E' un racconto piuttosto vecchio (almeno 4 anni) spero vi piaccia!
UNA CANZONE PER LA MIA REGHINA“Ecco ora io vedo il sole e la luna.
Ecco ora io scorgo il giorno e la notte.
Ecco ora io attraverso il cielo e il profondo mare.
Ecco ora io accarezzo il vento e la dura terra.
Ecco ora io tocco le stelle e le soffici nubi.
Ecco ora io vinco l’orso e il volo degli uccelli.
Ecco ora io ascolto la voce dell’albero e del lupo.

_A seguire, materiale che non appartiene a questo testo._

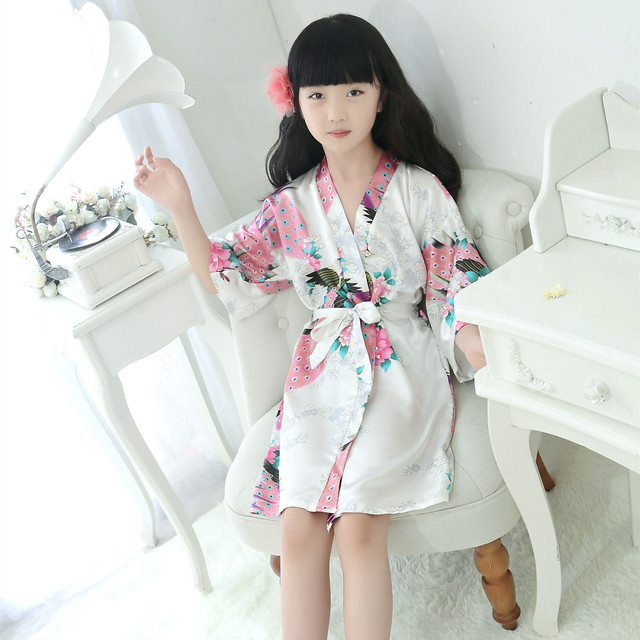 b6cc52f4e3 Robe Satin Children summer Kimono Bath Robes Bridesmaid Flower Girl Dress  Silk children s bathrobe Nightgown Peacock robe Kids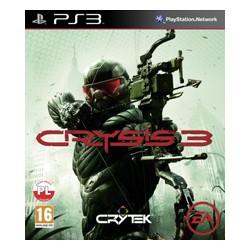 Crysis 3 PL [PS3] UŻYWANA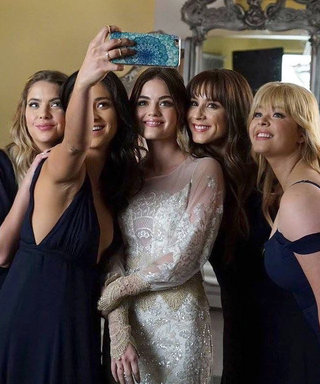 The Pretty Little Liars Cast's Final Goodbyes to the Show Will Wreck You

Ecco ora io ascendo agli déi per vivere eternamente nella loro gloria.
Ecco ora io parto, ma amor mio, non aspettarmi, chè non ritornerò.
Ecco ora io ti lascio, ma il mio cuore sarà sempre con te.
Ti piaceva tanto questa canzone. Davvero tanto. Forse troppo. La cantavi sempre, per ore, senza stancarti mai. Dicevi che era la cosa più bella che fosse mai stata scritta dagli uomini, che la sua malinconia ti faceva sentire viva e ti faceva capire quanto fosse stupendo quello che ti circondava. Mai mi sarei stancato di ascoltarti mentre la cantavi, di vederti ballare tra i bianchi platani del bosco o spumeggiando nelle acque del fiume. Mai.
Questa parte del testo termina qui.